The Fed's Job Well Done
The May jobs report is out from the Bureau of Labor Statistics, and it is ugly. 69,000 in May and a 50,000-job downward revision of the April numbers. Let's look at why this jobs slowdown is happening.
This is the only explanation which to me makes any sense, and it's made up of three related parts.
(1) Growth in nominal GDP has slowed.
(2) Short run nominal GDP expectations have dropped.
(3) Uncertainty as to future growth and levels of nominal GDP has increased.
Alternatively, one could phrase the causation as a fall in aggregate demand combined with a drop in AD expectations and an increase in the uncertainty attached to those expectations. Together, they add up to the recipe for a nominal slowdown, that is, one of the Fed's making. Now there very well may be other factors, such as the European distress, pushing (1), (2), and/or (3) -- but that doesn't obviate the Fed of its responsibility to counteract, to engage in stabilization policy.
The graph above, which shows the annualized monthly percent change in BLS' nonfarm payroll numbers against the annualized quarterly percent change in NGDP lagged by one quarter, makes point (1) obvious. After NGDP growth sagged in the first quarter of 2011, bottoming out at 3.1 percent, and payroll growth nearly went to zero in August 2011, the Fed intervened, suggesting some degree of commitment, and something resembling nominal stability and the sort of real growth the United States should be having after such a recession returned. Since then, it's clear the Fed has sat on its hands. NGDP growth has already slowed by roughly a percentage point since the end of 2011 -- we got new numbers yesterday in the Bureau of Economic Analysis report.
However the NGDP decline thus far understates its influence. The big change, I worry, has been in NGDP expectations, discussed in point (2). As I've documented recently on this blog, inflation expectations have dropped dramatically since earlier this winter. What I've just realized is that the inflation expectations have continued to fall. We now stand at a one-year breakeven of 0.37, a 38 percent drop just on the day. That is not a misprint. What this means is that NGDP expectations too have fallen, given that the change in inflation is demand-driven.
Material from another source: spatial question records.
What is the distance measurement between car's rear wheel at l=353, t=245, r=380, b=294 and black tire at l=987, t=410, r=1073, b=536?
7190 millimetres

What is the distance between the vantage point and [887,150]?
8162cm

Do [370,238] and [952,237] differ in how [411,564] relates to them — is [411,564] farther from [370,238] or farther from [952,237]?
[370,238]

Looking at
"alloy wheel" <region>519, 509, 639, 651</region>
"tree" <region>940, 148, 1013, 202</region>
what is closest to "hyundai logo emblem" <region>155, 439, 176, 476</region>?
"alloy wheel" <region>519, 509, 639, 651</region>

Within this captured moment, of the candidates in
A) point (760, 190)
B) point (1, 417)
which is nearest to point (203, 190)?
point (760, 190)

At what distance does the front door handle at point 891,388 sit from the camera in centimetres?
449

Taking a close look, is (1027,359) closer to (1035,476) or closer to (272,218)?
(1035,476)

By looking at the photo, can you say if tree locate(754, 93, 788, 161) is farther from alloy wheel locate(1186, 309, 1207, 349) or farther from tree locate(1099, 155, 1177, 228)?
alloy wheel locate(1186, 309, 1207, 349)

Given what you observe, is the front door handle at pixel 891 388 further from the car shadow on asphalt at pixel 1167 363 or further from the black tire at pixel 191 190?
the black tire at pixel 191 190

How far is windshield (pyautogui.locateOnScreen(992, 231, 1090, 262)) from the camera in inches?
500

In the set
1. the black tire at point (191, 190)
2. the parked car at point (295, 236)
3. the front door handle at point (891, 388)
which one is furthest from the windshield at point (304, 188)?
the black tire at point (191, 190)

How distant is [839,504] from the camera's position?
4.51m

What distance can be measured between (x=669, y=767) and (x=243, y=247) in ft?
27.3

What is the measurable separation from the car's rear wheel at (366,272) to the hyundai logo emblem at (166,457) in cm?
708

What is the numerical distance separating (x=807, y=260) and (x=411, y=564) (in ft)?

Onwards to point (3), which says that uncertainty is rising and compounding the problems of falling present and future NGDP. When I talk about uncertainty, what I mean is that individuals' probability distributions of where NGDP and NGDP growth will be in the short run have seen the level of dispersion increase significantly. Increased NGDP uncertainty or aggregate demand uncertainty is a strong, underlying factor pulling down NGDP growth in (1) and expectations in (2) -- as it delays commitments from firms like hiring or investment and reduces consumer confidence. The uncertainty could very well be coming from trouble in the Eurozone, but if it wanted to, the Fed would be no less able to determine NGDP expectations in such an environment. (See my posts here and here about Switzerland's central bank to understand just how powerful credible promises can be as a expectations-based channel for monetary policy.)
So that's how to read May's job report. This is what happens when you reduce NGDP growth and NGDP expectations and increase uncertainty in the context of already weak aggregate demand.